After yet another bot scraping wave forcing me to do sysadmin work at 3am, and me ranting about it on lemmy, @self@awful.systems linked me to a post that referenced iocaine which sounded a perfect way to get back on bots that don't respect our resources and time.
At the same time, we recently on-boarded @tenchiken@lemmy.dbzer0.com as an extra sysadmin to reduce the "bus factor" of our instance (say hello), and they graciously offered some spare compute they had lying around. So I thought, since serving iocaine to bots doesn't really require any serious uptime, why not put it those resources to good use.

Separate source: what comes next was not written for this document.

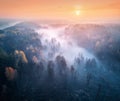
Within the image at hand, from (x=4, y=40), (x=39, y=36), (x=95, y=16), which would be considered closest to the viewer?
(x=4, y=40)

So after a couple of hours messing up with things, I've now deployed iocaine to protect our instance as well as fediseer. This should hopefully start messing back with these bastards by serving them some surrealistic nonsense I had squirreled away.
If you want to see this in action, set your user agent to GPTBot
and visit our instance. If you find yourself trapped in iocaine somehow, just let us know.
Thanks. Iocaine doesn't do detection, it only does the poisoning. The detection is currently manual. We do it based on agents and ip ranges. These bots are extraordinarily stupid atm, which is what is the biggest issue. The ones causing us down times were hitting obsolete domains and stupid links constantly. They are very very crude. They are not sophisticated yet to check DOM but they can tell when they've been blocked and switch to proxies. Sending them to iocaine is meant to not let them realize they're blocked.
Obviously someone smart can easily defeat it, even by just respecting our resources. But these fuckers are very greedy atm. We'll have to evolve along with them.